# WHAT IS BEING ASKED
Could you copy the material below word for word, starting at the line that contains "What spacing exists" and running through its last line, with both of those lines included?

# STORED DATA
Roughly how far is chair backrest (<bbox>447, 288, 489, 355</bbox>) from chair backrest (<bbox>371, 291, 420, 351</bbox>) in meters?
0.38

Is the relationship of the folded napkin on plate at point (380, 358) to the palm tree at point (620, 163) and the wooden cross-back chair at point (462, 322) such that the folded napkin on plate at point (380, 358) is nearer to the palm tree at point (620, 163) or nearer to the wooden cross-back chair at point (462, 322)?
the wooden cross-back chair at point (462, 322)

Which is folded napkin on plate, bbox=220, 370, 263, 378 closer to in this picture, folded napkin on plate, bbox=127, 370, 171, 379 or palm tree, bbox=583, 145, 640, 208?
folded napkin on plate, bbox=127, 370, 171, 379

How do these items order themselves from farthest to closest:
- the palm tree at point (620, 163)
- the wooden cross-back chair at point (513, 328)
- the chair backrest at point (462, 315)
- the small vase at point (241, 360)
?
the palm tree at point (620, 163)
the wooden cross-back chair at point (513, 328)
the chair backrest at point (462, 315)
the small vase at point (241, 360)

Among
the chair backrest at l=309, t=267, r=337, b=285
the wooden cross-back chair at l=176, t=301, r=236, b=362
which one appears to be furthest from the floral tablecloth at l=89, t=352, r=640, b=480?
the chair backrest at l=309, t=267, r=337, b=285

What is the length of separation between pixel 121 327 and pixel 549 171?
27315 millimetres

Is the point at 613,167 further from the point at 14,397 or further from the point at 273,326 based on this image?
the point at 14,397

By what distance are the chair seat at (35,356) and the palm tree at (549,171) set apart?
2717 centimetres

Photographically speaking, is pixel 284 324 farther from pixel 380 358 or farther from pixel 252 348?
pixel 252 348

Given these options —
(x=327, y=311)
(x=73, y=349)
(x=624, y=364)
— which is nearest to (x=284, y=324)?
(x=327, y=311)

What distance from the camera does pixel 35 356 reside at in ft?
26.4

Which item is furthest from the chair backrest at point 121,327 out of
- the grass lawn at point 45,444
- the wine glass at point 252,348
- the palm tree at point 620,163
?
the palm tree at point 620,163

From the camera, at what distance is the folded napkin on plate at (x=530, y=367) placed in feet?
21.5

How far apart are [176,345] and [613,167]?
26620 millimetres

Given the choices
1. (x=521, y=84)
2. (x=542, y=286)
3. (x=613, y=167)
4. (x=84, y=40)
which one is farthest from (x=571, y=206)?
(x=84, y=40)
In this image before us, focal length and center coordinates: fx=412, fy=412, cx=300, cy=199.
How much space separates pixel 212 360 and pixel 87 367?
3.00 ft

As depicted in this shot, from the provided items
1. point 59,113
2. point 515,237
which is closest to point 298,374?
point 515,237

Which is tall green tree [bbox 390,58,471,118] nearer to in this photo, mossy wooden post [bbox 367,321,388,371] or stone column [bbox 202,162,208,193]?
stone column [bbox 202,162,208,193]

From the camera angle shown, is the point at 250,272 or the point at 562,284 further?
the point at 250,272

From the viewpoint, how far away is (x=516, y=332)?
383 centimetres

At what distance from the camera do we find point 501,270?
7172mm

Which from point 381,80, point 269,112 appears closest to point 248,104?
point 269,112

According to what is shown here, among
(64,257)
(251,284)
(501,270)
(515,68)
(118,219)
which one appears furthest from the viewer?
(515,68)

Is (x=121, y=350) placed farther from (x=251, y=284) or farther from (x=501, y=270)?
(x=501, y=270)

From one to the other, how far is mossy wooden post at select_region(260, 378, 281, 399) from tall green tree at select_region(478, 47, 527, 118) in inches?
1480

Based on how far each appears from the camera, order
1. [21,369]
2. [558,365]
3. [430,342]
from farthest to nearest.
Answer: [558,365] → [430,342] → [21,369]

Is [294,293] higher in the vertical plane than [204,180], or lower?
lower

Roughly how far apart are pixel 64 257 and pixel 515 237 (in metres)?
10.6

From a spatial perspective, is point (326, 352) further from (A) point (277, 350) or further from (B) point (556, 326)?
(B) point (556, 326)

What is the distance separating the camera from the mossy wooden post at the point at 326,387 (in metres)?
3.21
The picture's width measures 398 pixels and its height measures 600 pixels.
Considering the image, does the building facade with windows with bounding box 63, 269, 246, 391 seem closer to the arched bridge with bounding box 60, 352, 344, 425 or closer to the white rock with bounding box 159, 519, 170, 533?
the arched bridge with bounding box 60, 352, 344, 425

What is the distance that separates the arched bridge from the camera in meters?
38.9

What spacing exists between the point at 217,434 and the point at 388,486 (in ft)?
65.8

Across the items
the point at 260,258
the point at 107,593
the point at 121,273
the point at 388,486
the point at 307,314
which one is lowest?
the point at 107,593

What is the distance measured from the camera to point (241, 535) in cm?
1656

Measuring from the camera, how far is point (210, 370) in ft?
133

# FINISHED TASK
What spacing exists between the point at 217,434 and the point at 388,486 (in ft)?
65.8

Across the items
the point at 260,258
the point at 107,593
the point at 121,273
the point at 388,486
the point at 307,314
which one is lowest?
the point at 107,593

What is the distance measured from the camera to point (241, 535) in cm?
1656

Measuring from the camera, how far is point (210, 370) in ft?
133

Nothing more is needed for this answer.